### Language Intentification Dataset(LI)

In this notebook we are going to create a language identification dataset for the the following languages:

- Zulu
- Xhosa
- Sotho
- Afrikaans
- English
___

Topic: `LI`

Date: `2022/08/24`

Programming Language: `python`

Main: `Natural Language Processing (NLP)`

___

### Importing packages
In the following code cell we are going to import packages that we are going to use in this notebook.

In [12]:
import numpy as np
import pandas as pd
from sklearn.model_selection import train_test_split
import os, random

### Setting Seed

In the following code cell we are going to set the seed for reprocucivity in this notebook.

In [13]:
SEED = 42

random.seed(SEED)
np.random.seed(SEED)

### File System

Our files are going to be stored in google drive so we need to mount the good drive so that we can be able to read and write files in there.


In [6]:
from google.colab import drive, files

drive.mount('/content/drive')

Drive already mounted at /content/drive; to attempt to forcibly remount, call drive.mount("/content/drive", force_remount=True).


### Paths

In the following code cell we are going to define the paths where all our files are stored in the google drive.

In [7]:
base_dir = '/content/drive/My Drive/NLP Data/nmt'

save_dir = os.path.join(base_dir, 'li_datasets')

read_dir = os.path.join(base_dir, 'nmt_datasets_pairs/za-nmt-dataset.csv')

assert os.path.exists(base_dir), f"The path '{base_dir}' does not exists, check if you have mounted the google drive."
assert os.path.exists(save_dir), f"The path '{save_dir}' does not exists, check if you have mounted the google drive."
assert os.path.exists(read_dir), f"The path '{read_dir}' does not exists, check if you have mounted the google drive."

### Reading Sentences
In the following code cell we are going to read the sentences from our `za-nmt-dataset.csv` into a dataframe.

In [8]:
dataframe = pd.read_csv(read_dir)
dataframe.head(1)

Unnamed: 0.1,Unnamed: 0,en,af,st,zu,ts,xh
0,0,so where are we with this eisenhower is farewe...,so waar is ons met hierdie eisenhower afskeids...,joale re hokae ka eisenhower ena,ngakho-ke sikuphi nale-eisenhower ikheli le-fa...,so hi kwihi hi eisenhower leyi i farewell addr...,ke siphi na le ntetho idilesi ye-farewell


### Column names
In the following code cell we are going to declare column names as a numpy array. These column names are columns for our dataset.

In [9]:
column_names = np.array(['src', 'trg'])

### Extracting sentences and label them

In the following code cell we are going to extract all the sentences for each language in the dataframe columns and label them.

In [10]:
en_sents = [(sent, 'en') for sent in dataframe.en.values]
af_sents = [(sent, 'af') for sent in dataframe.af.values]
st_sents = [(sent, 'st') for sent in dataframe.st.values]	
zu_sents = [(sent, 'zu') for sent in dataframe.zu.values]
ts_sents = [(sent, 'ts') for sent in dataframe.ts.values]	
xh_sents = [(sent, 'xh') for sent in dataframe.xh.values]

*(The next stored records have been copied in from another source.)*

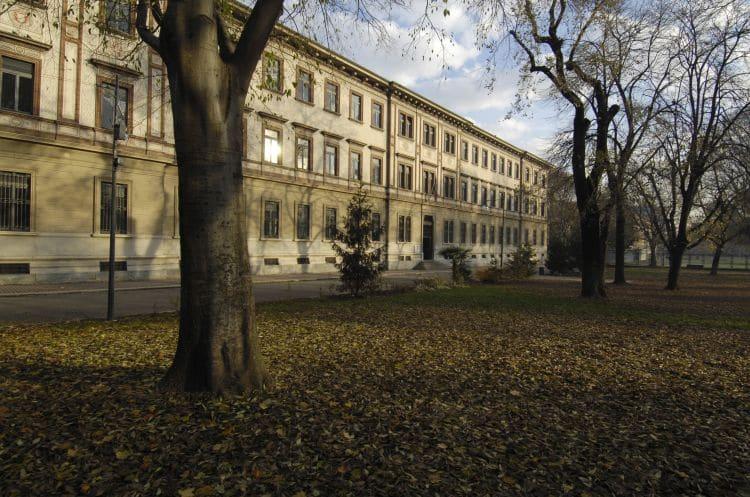 scuola primaria Jacopo Barozzi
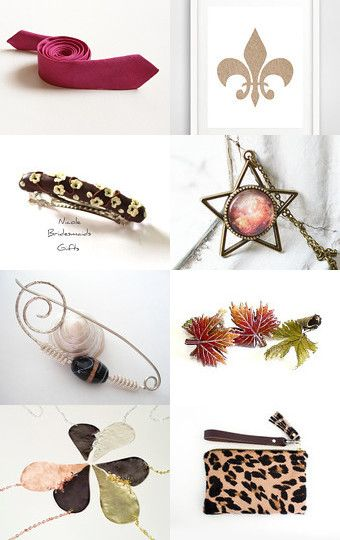 Owl secret finds by Nevenka Sabo on Etsy--Pinned with TreasuryPin.com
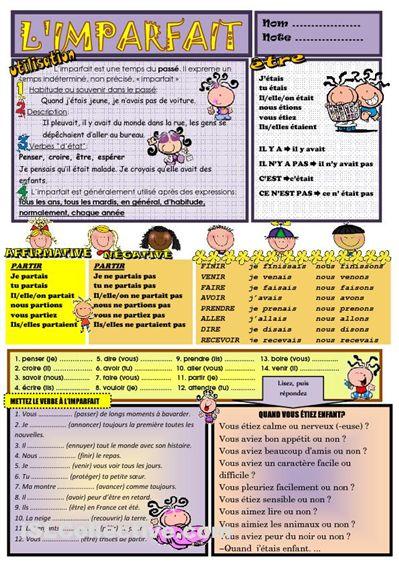 L'IMPARFAIT  Exercices:  http://www.laits.utexas.edu/tex/gr/tap6.html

### Merging and Shuffling.

In the following code cell we are going to medge our sentences for all languages and then shuffle them.

In [14]:
data = list()
data.extend(en_sents)
data.extend(af_sents)
data.extend(st_sents)
data.extend(zu_sents)
data.extend(ts_sents)
data.extend(xh_sents)

print("Total examples: {}".format(len(data)))

random.shuffle(data)

data[:10]

Total examples: 550434


[('watter kongreslid babbitt was en vir watter nuus of vermaakprogram', 'af'),
 ('_odhidaiabo pele ho ngangisano e ne e le mofumahali', 'st'),
 ('spider man universe bokaholoanyane', 'st'),
 ('ayisiyo inkcubeko yenkcubeko endikhulele kuyo ngaphambi kokuba uzalelwe oko kukwenza kwaye ukudala isizukulwane sophuhliso kwi-hormone engaqinisekanga ngamandla abo okuzala okanye injongo yexabiso',
  'xh'),
 ('the product extension make site more informative and share detailed with your site with the module you can attach video price',
  'en'),
 ('zinikwe inkuthazo esiphezulu esiphezulu kwi-sub ye-boss championship yeyakho',
  'xh'),
 ('they t even the same genre really anyone who spent five with both and the bom can see there s no ku fana ku tlula ka loko u lava ku kuma ku khorwisa ku lwisana na kereke a hi hanci ku becha eka .',
  'ts'),
 ('ku hetiseka loku teleke hi vutlhari ni ku hetiseka eka ku saseka b a a ri ehenhla swinene eka hinkwaswo leswi a a khorwisa ku ringana ku khorwisa n’we-xa-n

### Creating a Merged dataframe

In the following code cell we are going to create a merged dataframe for our language identification dataset.

In [17]:
df = pd.DataFrame(data, columns=column_names)
df.head(10)

Unnamed: 0,src,trg
0,watter kongreslid babbitt was en vir watter nu...,af
1,_odhidaiabo pele ho ngangisano e ne e le mofum...,st
2,spider man universe bokaholoanyane,st
3,ayisiyo inkcubeko yenkcubeko endikhulele kuyo ...,xh
4,the product extension make site more informati...,en
5,zinikwe inkuthazo esiphezulu esiphezulu kwi-su...,xh
6,they t even the same genre really anyone who s...,ts
7,ku hetiseka loku teleke hi vutlhari ni ku heti...,ts
8,trump -span hy moet weer president wees om hom...,af
9,any chance you could catch it in a trap and sq...,ts


### Spliting our dataset.
Next we are going to slit our dataset into 3 subsets which are:

1. train
2. test
3. validation

The test dataset will be splited together with the train data with a fraction of `5%` and validation sets will be taken from the train dataset as a fraction of `.05` as well. We are going to use the `train_test_split` function from `sklearn.model_selection` to split our dataframes.

In [20]:
train_df, test_df = train_test_split(df, test_size=.05, random_state=SEED)
train_df, val_df = train_test_split(train_df, test_size=.05, random_state=SEED)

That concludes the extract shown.